SULTAN Abdülmecit sempozyumu yapılacak ya... Meslek büyüğümüz Hıfzı Topuz’un “ABDÜLMECİT-İmparatorluk Çökerken Sarayda 22 Yıl-” adlı kitabın özel yeri var. (*)
Hıfzı Topuz, Abdülmecit’in oğlu Abdülhamit’in hayatında yediği ilk ve son dayağı anlatıyor.
Özetle yansıtayım:
Mısırlı hanım diye anılan Bezmara hanım Kavalalı Mehmet Ali Paşa’nın oğlu İsmail Paşa ve eşi Zehra hanımın evlatlığıydı.
Eşinin ölümünden sonra Bezmara hanım İstanbul’a yerleşmişti.
Kocasından kalan servetiyle lüks bir yaşam içindedir.
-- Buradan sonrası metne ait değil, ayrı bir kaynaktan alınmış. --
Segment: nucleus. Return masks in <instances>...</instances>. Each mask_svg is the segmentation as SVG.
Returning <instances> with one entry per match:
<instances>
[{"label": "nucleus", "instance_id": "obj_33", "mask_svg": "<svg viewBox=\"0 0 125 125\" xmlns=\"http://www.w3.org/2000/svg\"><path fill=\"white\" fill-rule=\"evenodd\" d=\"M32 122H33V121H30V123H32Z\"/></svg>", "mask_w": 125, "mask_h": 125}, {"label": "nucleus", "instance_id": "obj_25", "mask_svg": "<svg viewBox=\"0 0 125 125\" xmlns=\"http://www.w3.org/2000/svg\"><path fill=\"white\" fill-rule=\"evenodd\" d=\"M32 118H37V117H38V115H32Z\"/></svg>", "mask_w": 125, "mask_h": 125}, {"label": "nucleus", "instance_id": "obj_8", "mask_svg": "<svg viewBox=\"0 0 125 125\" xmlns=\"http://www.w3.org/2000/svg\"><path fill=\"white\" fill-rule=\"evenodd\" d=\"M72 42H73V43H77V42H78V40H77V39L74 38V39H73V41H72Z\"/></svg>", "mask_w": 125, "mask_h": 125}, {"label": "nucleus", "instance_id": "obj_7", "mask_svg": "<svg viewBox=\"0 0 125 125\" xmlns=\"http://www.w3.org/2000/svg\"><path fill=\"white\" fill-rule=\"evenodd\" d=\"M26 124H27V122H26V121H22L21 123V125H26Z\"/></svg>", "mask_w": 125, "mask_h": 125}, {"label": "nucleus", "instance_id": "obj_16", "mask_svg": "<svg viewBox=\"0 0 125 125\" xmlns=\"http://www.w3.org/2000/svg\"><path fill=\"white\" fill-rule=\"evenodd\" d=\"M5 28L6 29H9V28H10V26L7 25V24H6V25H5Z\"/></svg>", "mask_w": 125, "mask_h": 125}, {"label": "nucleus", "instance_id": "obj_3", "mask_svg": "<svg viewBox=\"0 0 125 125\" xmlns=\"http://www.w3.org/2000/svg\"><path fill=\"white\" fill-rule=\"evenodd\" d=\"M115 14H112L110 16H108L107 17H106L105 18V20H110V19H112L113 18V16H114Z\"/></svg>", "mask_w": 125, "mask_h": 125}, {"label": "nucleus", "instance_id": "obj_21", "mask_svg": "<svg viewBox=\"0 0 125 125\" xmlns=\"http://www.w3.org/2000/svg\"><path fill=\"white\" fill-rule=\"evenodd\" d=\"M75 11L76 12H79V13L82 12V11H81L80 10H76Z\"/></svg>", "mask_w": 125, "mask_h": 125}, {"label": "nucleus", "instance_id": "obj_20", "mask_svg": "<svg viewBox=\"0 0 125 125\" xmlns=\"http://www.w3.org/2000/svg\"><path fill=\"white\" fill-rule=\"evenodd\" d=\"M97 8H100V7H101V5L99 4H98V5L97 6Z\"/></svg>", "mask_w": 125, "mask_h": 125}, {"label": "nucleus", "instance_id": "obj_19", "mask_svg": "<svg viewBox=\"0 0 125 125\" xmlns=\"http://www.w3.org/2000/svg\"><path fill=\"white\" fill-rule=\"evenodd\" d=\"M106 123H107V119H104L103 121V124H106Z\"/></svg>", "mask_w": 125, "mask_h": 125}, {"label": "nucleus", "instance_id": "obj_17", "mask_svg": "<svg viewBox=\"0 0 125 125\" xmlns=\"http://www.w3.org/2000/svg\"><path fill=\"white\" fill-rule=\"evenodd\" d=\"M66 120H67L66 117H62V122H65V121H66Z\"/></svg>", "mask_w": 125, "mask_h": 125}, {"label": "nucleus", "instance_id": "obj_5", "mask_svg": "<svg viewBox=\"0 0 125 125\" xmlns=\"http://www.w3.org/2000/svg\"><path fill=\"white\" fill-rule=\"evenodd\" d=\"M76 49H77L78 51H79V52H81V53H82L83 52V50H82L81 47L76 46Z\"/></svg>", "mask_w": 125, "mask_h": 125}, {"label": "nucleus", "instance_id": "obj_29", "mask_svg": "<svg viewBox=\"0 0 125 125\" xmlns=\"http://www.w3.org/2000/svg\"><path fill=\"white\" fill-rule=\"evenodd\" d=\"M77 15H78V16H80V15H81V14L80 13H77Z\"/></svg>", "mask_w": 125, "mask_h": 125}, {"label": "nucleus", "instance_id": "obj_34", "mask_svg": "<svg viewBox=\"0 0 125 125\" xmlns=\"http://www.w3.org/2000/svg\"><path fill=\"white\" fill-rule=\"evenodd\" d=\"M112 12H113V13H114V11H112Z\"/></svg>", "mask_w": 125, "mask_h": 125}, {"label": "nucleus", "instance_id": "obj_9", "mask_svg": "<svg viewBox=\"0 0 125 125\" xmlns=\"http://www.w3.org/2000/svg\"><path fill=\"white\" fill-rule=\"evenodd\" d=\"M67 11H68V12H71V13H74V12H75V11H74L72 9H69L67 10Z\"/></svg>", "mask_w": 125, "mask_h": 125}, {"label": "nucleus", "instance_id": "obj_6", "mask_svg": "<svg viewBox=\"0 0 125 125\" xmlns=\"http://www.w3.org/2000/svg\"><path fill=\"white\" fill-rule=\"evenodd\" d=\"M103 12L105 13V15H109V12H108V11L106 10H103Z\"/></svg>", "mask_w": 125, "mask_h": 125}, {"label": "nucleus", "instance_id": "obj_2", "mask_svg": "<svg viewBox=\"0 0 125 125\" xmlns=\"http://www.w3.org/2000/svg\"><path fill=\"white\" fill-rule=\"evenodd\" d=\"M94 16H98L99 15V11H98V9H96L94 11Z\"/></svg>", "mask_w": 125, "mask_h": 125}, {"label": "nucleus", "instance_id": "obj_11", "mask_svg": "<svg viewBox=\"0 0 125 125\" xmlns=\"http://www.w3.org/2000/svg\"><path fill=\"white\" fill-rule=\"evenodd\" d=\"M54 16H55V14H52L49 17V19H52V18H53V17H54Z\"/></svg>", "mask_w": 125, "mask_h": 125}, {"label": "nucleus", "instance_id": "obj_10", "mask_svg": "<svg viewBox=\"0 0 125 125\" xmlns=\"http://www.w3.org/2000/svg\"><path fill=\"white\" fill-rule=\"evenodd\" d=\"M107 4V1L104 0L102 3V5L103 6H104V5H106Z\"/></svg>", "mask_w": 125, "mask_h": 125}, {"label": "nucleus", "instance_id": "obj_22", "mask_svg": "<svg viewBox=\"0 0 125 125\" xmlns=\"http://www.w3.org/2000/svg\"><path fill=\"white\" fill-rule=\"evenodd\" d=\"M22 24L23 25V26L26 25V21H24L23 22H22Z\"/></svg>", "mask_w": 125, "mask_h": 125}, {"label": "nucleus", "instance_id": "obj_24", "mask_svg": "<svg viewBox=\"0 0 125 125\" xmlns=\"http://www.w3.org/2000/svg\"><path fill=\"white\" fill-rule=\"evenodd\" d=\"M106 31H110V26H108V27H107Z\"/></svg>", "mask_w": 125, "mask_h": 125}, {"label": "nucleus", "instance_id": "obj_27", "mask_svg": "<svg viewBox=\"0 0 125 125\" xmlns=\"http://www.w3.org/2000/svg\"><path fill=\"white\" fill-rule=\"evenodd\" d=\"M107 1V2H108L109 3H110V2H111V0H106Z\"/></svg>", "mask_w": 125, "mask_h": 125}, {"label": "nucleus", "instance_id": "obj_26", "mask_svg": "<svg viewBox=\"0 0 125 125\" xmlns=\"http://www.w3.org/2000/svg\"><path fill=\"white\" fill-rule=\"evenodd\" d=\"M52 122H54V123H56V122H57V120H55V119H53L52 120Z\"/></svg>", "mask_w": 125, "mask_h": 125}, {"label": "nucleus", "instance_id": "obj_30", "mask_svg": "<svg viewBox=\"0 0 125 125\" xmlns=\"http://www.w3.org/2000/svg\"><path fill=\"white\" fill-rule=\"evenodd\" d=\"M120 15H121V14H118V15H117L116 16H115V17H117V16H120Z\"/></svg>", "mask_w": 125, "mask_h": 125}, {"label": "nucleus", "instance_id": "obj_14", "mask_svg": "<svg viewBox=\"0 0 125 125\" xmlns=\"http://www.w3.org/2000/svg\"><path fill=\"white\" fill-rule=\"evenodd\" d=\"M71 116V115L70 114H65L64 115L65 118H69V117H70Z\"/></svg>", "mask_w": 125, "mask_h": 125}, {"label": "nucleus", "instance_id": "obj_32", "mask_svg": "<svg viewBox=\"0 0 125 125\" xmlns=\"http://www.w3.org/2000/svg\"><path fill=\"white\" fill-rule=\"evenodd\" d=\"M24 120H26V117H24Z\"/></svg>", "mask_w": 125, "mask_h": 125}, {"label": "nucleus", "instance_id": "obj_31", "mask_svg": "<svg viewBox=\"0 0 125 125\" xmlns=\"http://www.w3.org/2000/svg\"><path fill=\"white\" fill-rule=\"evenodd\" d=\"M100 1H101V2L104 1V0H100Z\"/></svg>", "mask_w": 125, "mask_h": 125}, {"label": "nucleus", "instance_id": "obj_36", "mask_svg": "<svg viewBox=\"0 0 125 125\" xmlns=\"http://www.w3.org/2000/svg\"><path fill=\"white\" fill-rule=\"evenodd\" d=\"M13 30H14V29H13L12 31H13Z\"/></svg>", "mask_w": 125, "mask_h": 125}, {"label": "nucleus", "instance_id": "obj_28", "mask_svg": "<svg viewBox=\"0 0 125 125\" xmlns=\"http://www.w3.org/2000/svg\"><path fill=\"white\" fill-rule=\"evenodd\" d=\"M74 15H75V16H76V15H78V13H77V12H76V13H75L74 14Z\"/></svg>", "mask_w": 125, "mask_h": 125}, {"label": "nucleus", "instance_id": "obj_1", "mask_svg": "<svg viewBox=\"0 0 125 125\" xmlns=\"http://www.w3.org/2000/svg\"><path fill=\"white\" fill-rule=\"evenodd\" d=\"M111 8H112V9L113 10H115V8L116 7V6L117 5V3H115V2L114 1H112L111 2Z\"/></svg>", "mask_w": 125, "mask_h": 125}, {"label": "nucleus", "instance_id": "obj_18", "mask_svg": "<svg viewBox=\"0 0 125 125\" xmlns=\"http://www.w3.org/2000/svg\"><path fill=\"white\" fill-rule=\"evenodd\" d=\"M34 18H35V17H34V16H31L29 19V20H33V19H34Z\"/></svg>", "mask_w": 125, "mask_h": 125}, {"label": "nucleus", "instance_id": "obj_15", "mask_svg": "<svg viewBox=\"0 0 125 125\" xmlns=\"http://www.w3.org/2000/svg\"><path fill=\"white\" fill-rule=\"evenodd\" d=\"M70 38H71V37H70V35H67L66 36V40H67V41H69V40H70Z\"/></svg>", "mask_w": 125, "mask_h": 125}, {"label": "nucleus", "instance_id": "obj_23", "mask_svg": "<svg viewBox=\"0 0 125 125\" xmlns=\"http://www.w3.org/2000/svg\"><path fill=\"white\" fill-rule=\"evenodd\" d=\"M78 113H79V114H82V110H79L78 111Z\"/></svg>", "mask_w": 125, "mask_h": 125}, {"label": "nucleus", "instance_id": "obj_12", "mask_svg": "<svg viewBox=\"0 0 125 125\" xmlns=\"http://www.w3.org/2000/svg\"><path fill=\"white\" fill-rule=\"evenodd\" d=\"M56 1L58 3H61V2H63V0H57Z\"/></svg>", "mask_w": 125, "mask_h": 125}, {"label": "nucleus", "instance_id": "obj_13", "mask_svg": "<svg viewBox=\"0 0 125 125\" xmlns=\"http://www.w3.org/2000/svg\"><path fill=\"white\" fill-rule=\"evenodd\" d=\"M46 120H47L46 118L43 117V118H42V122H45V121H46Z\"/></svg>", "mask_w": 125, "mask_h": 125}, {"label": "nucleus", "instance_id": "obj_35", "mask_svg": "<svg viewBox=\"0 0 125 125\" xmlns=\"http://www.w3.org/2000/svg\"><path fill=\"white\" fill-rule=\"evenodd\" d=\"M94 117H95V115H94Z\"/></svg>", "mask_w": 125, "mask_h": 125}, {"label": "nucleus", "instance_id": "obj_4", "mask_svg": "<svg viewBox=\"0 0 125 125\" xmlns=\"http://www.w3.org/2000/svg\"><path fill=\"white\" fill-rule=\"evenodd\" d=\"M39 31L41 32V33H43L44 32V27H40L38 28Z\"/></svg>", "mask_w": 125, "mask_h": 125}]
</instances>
O da kendi öz çocuğu gibi yetiştirdiği, çok iyi eğitim aldırdığı, piyano çalmayı öğrettiği Bezmican adlı bir kız çocuğunu evlat edinmiştir.
Bezmican’ın güzelliği dillere destandır. Bir davette Abdülmecit onu görünce âşık olur.
Öyle ki, sırf onu kollarının arasına alabilmek için nikâh kıymayı bile kabul eder.
Çünkü Mısırlı hanım, kızını saraya cariye vermeyi uygun görmemiş “nikâh” istemiştir.
Bezmican sarayın gerçek hâkimi gibidir. Astığı astık, kestiği kestik.
Abdülmecit’in oğullarından -sonraları ulu hakan mı, kanlı sultan mı tartışmalarının ekseni olacak- Abdülhamit, Bezmican’dan ilk günden itibaren hoşlanmaz ve bunu ona sık sık belli eder.
Bir gün Abdülhamit ters tavırlarından birinde ölçüyü iyiden iyiye kaçırmış olmalı ki, Bezmican yaratana sığınıp, şehzade Abdülhamit’in yanağına tokadı patlatır.
Olay, sarayda yankılanır.
“Şehzadeye tokat mı? Olur şey değil. Abdülmecit bunu Bezmican’ın yanına bırakmaz” fısıltıları dolaşır.
Abdülhamit ağlaya ağlaya tokat olayını babasına anlatır.
O akşam Abdülmecit, eşine “a Bezmi’ciğim Hamid’i niye dövdün? Yazık değil mi çocuğa? Kolunu da ısırmışsın, ne kadar üzülmüş, anlatamam” der.
Ve bakın ne olur...
Sevgili Bezmi’si “ya öyle mi? Şimdi o gününü görür” diye çıkıştıktan sonra, Abdülhamit efendiyi getirtir ve çocuğun yüzüne bağırır:
“Artık illallah. Seni önce dövmemiştim, ama şimdi döveceğim...”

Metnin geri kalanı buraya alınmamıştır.